Title: Evolving meaning for supervised learning in complex biomedical domains using knowledge graphs
Speaker: Rita Sousa
When: March 18 (Thursday) at 12:00
In recent years, the explosion in complexity and heterogeneity of data has motivated a new paradigm, where millions of semantically-described entities are available in knowledge graphs (KGs). Different KGs have been exploited in a wide variety of data mining and machine learning tasks, namely the prediction of specific relations between entities that correspond to KG instances but whose relationship is not encoded in the graph. This scenario has various bioinformatics applications, such as predicting protein-protein interactions, drug-drug interactions or gene-disease associations.
Many of the existing KG-based approaches for machine learning use KGs for generating static semantic representations, which are then used as features. These semantic representations can be considered static since they consider the full graph, blind to the fact that unnecessary information for representations can introduce noise. In applications where the target is encoded in the KG, this problem is mitigated. However, when the classification targets are not a part of the KG, representations cannot be trained on the targets. The problem is exacerbated in complex domains, such as the biomedical, where KGs represent multiple views (or semantic aspects) over the underlying data, some of which may be less relevant to train the model.

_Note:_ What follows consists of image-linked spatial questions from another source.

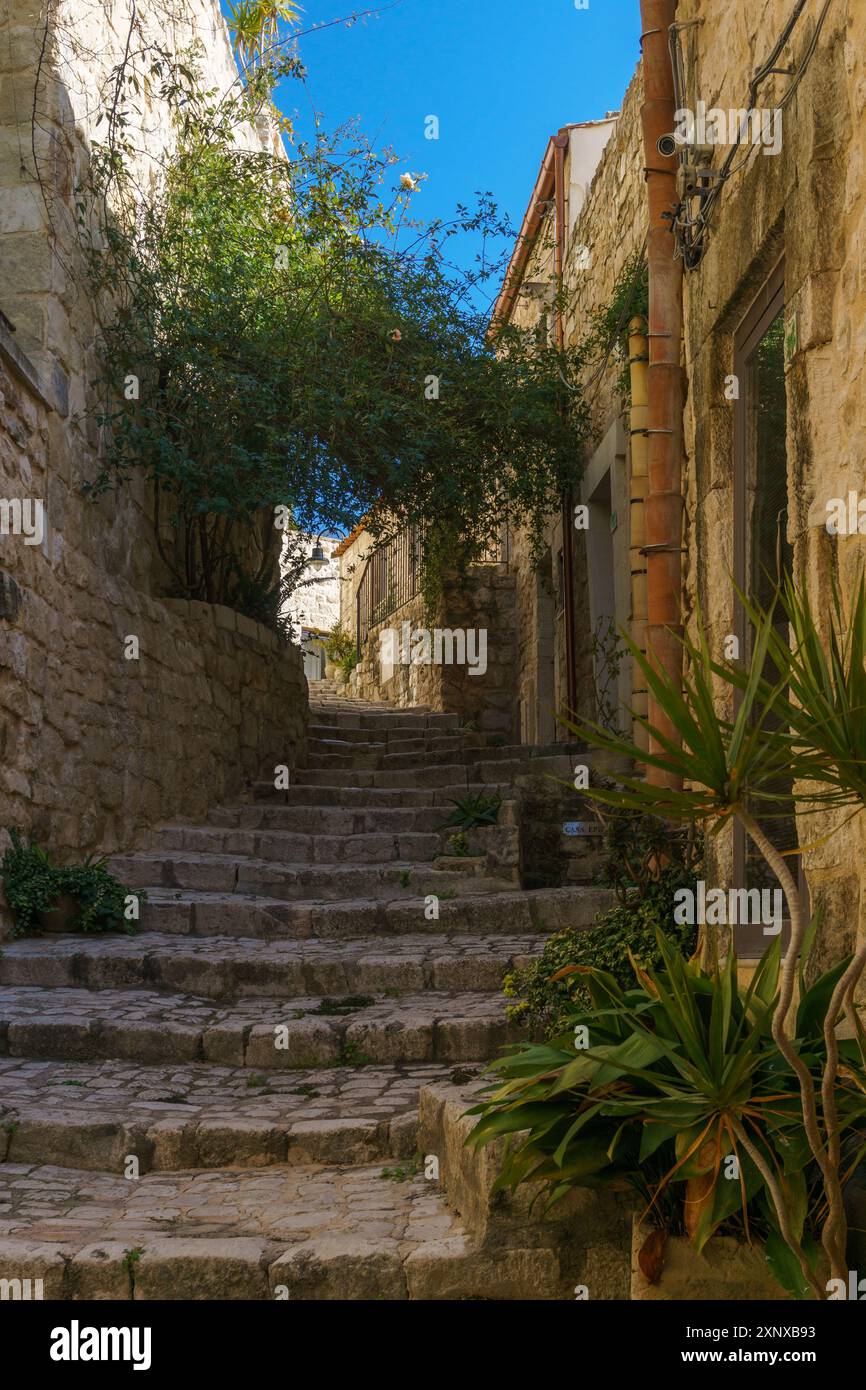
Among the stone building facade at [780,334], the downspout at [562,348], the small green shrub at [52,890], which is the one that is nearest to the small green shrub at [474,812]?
the downspout at [562,348]

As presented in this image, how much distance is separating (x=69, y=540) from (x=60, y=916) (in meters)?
1.93

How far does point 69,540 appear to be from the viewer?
6699mm

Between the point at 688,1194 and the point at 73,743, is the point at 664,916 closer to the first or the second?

This brings up the challenge of tailoring the semantic representation of the KGs entities to a specific goal.
This Ph.D. project aims to address this challenge by developing novel machine learning-based approaches to learn suitable semantic representations of data objects extracted from KGs to support specific supervised learning tasks in bioinformatics applications. The novel approaches are anchored in a framework that integrates semantic representation approaches and learning approaches, and allows a comparative evaluation using benchmarks. This framework was successfully applied to protein-protein interaction prediction with significant improvements over manually defined static semantic representations, and to learn similarity functions adapted to different biological perspectives.